> [What you should do]
Please update the data below so that "lattice wood window" becomes "latticed wooden window" wherever it occurs, keeping everything else the same.
-- Start Record extracts --
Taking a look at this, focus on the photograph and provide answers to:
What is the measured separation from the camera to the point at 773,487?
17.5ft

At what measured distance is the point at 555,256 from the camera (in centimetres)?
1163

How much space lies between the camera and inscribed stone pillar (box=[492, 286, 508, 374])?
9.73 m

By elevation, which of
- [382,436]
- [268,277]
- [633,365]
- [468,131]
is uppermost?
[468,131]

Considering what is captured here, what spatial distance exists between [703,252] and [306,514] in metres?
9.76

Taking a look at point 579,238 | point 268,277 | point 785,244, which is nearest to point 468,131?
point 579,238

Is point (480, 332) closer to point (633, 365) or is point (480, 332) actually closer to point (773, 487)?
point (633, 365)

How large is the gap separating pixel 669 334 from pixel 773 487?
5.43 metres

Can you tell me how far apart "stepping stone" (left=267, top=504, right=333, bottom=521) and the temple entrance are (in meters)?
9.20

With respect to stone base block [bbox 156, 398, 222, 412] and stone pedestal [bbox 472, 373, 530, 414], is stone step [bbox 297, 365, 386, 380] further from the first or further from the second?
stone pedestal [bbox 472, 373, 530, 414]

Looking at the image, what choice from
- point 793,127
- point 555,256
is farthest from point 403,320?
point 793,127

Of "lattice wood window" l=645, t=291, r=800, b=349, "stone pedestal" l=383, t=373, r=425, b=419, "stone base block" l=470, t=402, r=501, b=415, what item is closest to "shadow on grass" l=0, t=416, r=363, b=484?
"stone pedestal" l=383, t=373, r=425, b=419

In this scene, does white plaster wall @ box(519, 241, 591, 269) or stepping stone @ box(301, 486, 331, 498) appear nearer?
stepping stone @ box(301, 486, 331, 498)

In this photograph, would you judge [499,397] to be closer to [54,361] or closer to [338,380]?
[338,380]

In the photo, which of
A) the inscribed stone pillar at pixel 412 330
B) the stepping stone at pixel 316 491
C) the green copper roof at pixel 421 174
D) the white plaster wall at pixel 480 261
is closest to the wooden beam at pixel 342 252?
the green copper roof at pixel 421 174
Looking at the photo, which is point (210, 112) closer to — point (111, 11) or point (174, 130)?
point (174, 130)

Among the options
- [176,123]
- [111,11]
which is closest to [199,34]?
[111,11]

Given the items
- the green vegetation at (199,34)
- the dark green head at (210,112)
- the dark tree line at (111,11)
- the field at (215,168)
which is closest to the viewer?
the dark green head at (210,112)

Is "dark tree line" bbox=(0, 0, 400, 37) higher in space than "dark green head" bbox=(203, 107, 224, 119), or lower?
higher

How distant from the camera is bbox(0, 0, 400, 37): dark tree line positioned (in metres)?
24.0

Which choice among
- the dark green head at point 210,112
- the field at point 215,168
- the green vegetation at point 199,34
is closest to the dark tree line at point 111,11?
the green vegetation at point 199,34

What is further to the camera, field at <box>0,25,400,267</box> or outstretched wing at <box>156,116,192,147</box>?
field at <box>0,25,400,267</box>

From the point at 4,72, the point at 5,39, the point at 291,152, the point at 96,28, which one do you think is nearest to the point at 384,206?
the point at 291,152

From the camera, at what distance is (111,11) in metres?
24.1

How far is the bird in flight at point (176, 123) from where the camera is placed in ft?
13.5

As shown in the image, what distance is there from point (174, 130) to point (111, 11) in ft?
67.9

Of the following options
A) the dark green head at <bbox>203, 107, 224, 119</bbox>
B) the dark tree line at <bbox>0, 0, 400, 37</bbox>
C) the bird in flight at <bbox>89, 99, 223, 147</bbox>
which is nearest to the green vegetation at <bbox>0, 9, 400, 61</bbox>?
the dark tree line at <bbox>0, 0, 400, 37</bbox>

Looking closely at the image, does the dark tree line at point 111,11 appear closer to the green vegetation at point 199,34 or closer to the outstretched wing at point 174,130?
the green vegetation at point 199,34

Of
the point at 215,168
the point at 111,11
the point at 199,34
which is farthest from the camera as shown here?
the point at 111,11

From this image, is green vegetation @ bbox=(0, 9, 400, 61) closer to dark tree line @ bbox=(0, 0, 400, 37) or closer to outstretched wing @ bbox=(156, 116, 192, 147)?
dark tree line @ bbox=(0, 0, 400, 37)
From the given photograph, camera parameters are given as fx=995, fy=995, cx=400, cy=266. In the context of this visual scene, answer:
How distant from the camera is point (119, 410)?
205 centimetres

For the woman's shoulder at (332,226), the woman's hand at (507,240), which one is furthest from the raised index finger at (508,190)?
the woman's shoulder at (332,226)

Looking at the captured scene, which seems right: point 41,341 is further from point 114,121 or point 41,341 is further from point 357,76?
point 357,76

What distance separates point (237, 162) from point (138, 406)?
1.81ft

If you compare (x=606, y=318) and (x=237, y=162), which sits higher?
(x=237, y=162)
-- End Record extracts --
> [Answer to the task]
Taking a look at this, focus on the photograph and provide answers to:
What is the measured separation from the camera to the point at 773,487?
17.5ft

At what measured distance is the point at 555,256 from the camera (in centimetres)?
1163

How much space lies between the camera and inscribed stone pillar (box=[492, 286, 508, 374])?
9.73 m

By elevation, which of
- [382,436]
- [268,277]
- [633,365]
- [468,131]
is uppermost?
[468,131]

Considering what is captured here, what spatial distance exists between [703,252] and [306,514] in metres?
9.76

Taking a look at point 579,238 | point 268,277 | point 785,244, which is nearest to point 468,131?
point 579,238

Is point (480, 332) closer to point (633, 365) or is point (480, 332) actually closer to point (773, 487)?
point (633, 365)

How large is the gap separating pixel 669 334 from pixel 773 487?
5.43 metres

Can you tell me how far apart "stepping stone" (left=267, top=504, right=333, bottom=521) and the temple entrance are (in meters)?
9.20

With respect to stone base block [bbox 156, 398, 222, 412] and stone pedestal [bbox 472, 373, 530, 414], is stone step [bbox 297, 365, 386, 380] further from the first or further from the second?
stone pedestal [bbox 472, 373, 530, 414]

Looking at the image, what choice from
- point 793,127
- point 555,256
is farthest from point 403,320?
point 793,127

Of "latticed wooden window" l=645, t=291, r=800, b=349, "stone pedestal" l=383, t=373, r=425, b=419, "stone base block" l=470, t=402, r=501, b=415, what item is closest to "shadow on grass" l=0, t=416, r=363, b=484?
"stone pedestal" l=383, t=373, r=425, b=419

In this scene, does white plaster wall @ box(519, 241, 591, 269) or stepping stone @ box(301, 486, 331, 498) appear nearer?
stepping stone @ box(301, 486, 331, 498)

In this photograph, would you judge [499,397] to be closer to [54,361] or closer to [338,380]?
[338,380]

In the photo, which of
A) the inscribed stone pillar at pixel 412 330
B) the stepping stone at pixel 316 491
C) the green copper roof at pixel 421 174
D) the white plaster wall at pixel 480 261
is closest to the wooden beam at pixel 342 252?
the green copper roof at pixel 421 174
Looking at the photo, which is point (210, 112) closer to — point (111, 11) or point (174, 130)?
point (174, 130)

Among the options
- [176,123]
- [111,11]
which is closest to [199,34]?
[111,11]

Given the items
- the green vegetation at (199,34)
- the dark green head at (210,112)
- the dark tree line at (111,11)
- the field at (215,168)
which is closest to the viewer?
the dark green head at (210,112)

Is "dark tree line" bbox=(0, 0, 400, 37) higher in space than "dark green head" bbox=(203, 107, 224, 119), or lower?
higher

How distant from the camera is bbox(0, 0, 400, 37): dark tree line positioned (in metres)?
24.0

Which choice among
- the dark green head at point 210,112
- the field at point 215,168
- the green vegetation at point 199,34
is closest to the dark tree line at point 111,11?
the green vegetation at point 199,34

What is further to the camera, field at <box>0,25,400,267</box> or outstretched wing at <box>156,116,192,147</box>?
field at <box>0,25,400,267</box>

From the point at 4,72, the point at 5,39, the point at 291,152, the point at 96,28, which one do you think is nearest to the point at 384,206?
the point at 291,152

From the camera, at what distance is (111,11) in metres?
24.1

How far is the bird in flight at point (176, 123) from where the camera is placed in ft?
13.5

As shown in the image, what distance is there from point (174, 130) to point (111, 11) in ft?
67.9

Of the following options
A) the dark green head at <bbox>203, 107, 224, 119</bbox>
B) the dark tree line at <bbox>0, 0, 400, 37</bbox>
C) the bird in flight at <bbox>89, 99, 223, 147</bbox>
which is nearest to the green vegetation at <bbox>0, 9, 400, 61</bbox>?
the dark tree line at <bbox>0, 0, 400, 37</bbox>

Looking closely at the image, does the dark tree line at point 111,11 appear closer to the green vegetation at point 199,34 or closer to the outstretched wing at point 174,130?
the green vegetation at point 199,34

Of
the point at 215,168
the point at 111,11
the point at 199,34
which is farthest from the camera as shown here?
the point at 111,11

From this image, is green vegetation @ bbox=(0, 9, 400, 61) closer to dark tree line @ bbox=(0, 0, 400, 37) or closer to outstretched wing @ bbox=(156, 116, 192, 147)?
dark tree line @ bbox=(0, 0, 400, 37)
From the given photograph, camera parameters are given as fx=995, fy=995, cx=400, cy=266. In the context of this visual scene, answer:
How distant from the camera is point (119, 410)?
205 centimetres

For the woman's shoulder at (332,226), the woman's hand at (507,240), which one is furthest from the raised index finger at (508,190)?
the woman's shoulder at (332,226)

Looking at the captured scene, which seems right: point 41,341 is further from point 114,121 or point 41,341 is further from point 357,76?
point 357,76

What distance separates point (237, 162) from point (138, 406)?
1.81ft

If you compare (x=606, y=318) and (x=237, y=162), which sits higher?
(x=237, y=162)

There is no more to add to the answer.